A few other things that I thought were in the book, but I'm not seeing at the moment:

Front wheel bearings are consumables, but their lifetime varies widely with conditions. For example, splashing a hot hub through water can suck water into the bearing housing, which can carry dirt with it and greatly reduce bearing life. And if the water is not promptly dispelled by the hub getting hot again, it will eventually degrade the grease (again shortening life), and even possibly leading to corrosion issues (in cars that are stored for long periods). So it's important to inspect the bearing surfaces every time you regrease the bearings (as well as actually doing the regreasing). ANY visible wear on the rollers or outer race is grounds to replace the bearing, as it was almost certainly caused by dirt contamination. I don't have the link handy, but there is a document on the web (written by Timken IIRC) that talks about this.

I think I've already mentioned this, but I'll hit it again : the clearance given in the TR2/3 workshop manual is wrong. IMO the .003" to .005" value that Berry mentioned is correct.

But, you can only lock the nut in 1/2 flat increments, which is over twice the .002" range allowed! In theory, dimensions of replacement parts are controlled so that backing off to the available position will result in .003" to .005", but we all know that replacement parts aren't always exactly right. So it's a good idea after replacing the spindle, nut or D washer to do a dry fit and check the clearance using a dial indicator (as shown in the TR4 manual, but inexplicably not explained). If the resulting clearance is out of range, thin the back of the nut until it comes out right.

Obviously, that makes the vertical link, spindle, nut and D washer a matched set; so it's important not to switch nuts or washers from side to side when servicing the bearings. It's also important to replace the D washer if there is any wear or damage to it from the bearing race spinning as that will have changed the clearance.

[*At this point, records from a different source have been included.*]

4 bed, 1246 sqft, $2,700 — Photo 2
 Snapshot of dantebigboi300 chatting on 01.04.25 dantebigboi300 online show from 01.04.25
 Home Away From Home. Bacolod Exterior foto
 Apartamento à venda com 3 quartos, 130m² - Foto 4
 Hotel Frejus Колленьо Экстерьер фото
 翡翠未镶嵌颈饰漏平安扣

Last (for now), some of us were taught to let the bearing cage spin while cleaning the inner race with compressed air. Although the race certainly has to turn some, letting it spin at high speed is a very bad idea. Without proper loading, the rollers will bang around and potentially produce microscopic momentary overloads that produce invisible damage to the surface and shorten service life. This applies to all roller/ball bearings, not just wheel bearings. This is also mentioned in that Timken document.